1. Switch to using the Carbon API, and create a "carbonized" application that works on both Mac OS 9 and Mac OS X (same executable for both platforms, basically a special executable format and some restrictions on how you used various APIs)
2. Once you don't care about Mac OS 9 support, migrate to Project Builder (or at least GCC)
3. Eventually, migrate to Cocoa
The path was set up so that you could stop at any point along the way and keep shipping your application. In my personal experience, steps #1 and #3 could be difficult and labor-intensive, but step #2 was usually easy.
My understanding is that Quark got stuck and took too long to complete step #1, long enough that their customers didn't want to keep Mac OS 9 around just so they could use QuarkXPress and switched to InDesign.
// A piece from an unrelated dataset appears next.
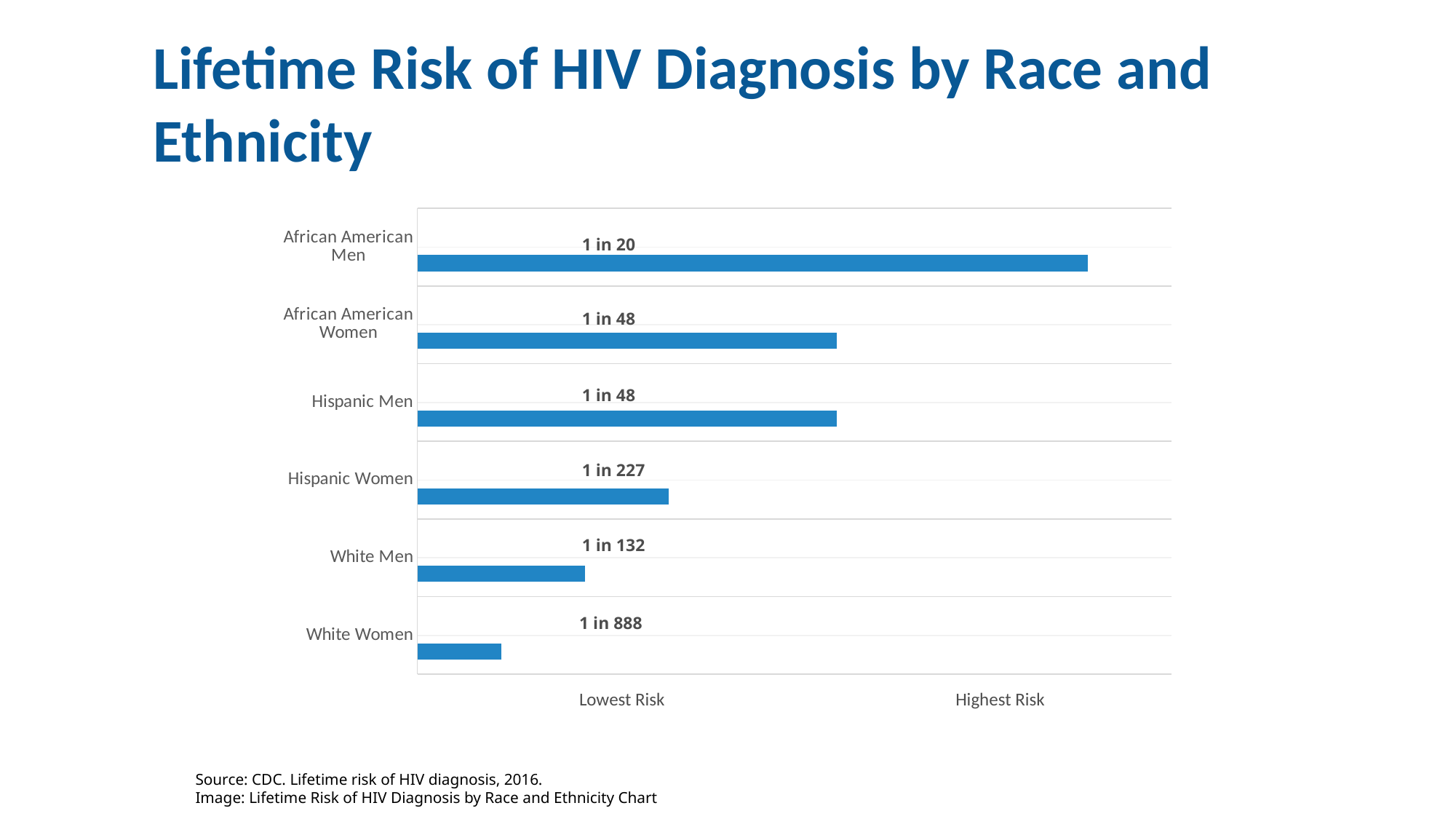
Which group has the longest bar, indicating the highest lifetime risk of HIV diagnosis? African American Men How many race and gender groups are shown in the chart? 6 Which group has the shortest bar, indicating the lowest lifetime risk of HIV diagnosis? White Women What is the lifetime risk of HIV diagnosis shown for White Women? 1 in 888 What are the two labels shown along the horizontal axis of the chart? Lowest Risk and Highest Risk What is the lifetime risk of HIV diagnosis shown for White Men? 1 in 132 What is the lifetime risk of HIV diagnosis shown for Hispanic Women? 1 in 227 What is the lifetime risk of HIV diagnosis shown for African American Women? 1 in 48 What is the lifetime risk of HIV diagnosis shown for African American Men? 1 in 20 Which group has a higher lifetime risk of HIV diagnosis, African American Men or White Women? African American Men What is the lifetime risk of HIV diagnosis shown for Hispanic Men? 1 in 48 What kind of chart is shown on the slide? Bar chart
Step #2 mostly involved fixing the parts of your code which used weird, non-standard C extensions that GCC did not support. Things like:
(long)*ptr = x;
Adobe got stuck on #3, which is understandable because it's an enormous amount of work with a relatively low payoff. The main drawback of not completing step #3 is that you're stuck with a 32-bit application until you complete it.That's hard to side with, when preemptive multitasking and protected memory wasn't a thing in Classic Mac OS. Those were some big sticking points when trying to Get Shit Done on a Mac, especially in the late nineties.
I agree Cocoa was amazing tech, but I don't see the sluggish migration from Carbon being because people didn't buy into it. I think it's more that Carbon worked, and there's just other things to put the expensive engineer's time to good us on.
My experience with the Mac developer community at the time was that someone new would come to the mailing lists and ask whether they should use Cocoa or Carbon for developing. These are people who don't have any legacy code and don't have a bunch of skills they've built up, working on greenfield projects.
A common response was along the lines of, "Carbon is a Serious API for developing Serious Applications, and Cocoa is a kids tool for making toys."
It took a long time for Mac developers to really buy into Cocoa, many of them saw it as a less-capable version of existing APIs rather than the future of Mac development. That viewpoint wasn’t entirely without reason, at first, but the longer you spent with Cocoa, the more clear it became that Carbon was a second-class citizen.
My other thought is that Apple didn’t just want tech, but the experience to develop it. That’s why acquisitions were at the top of the list. Apple has certainly bought a few other companies just to access their engineering talent.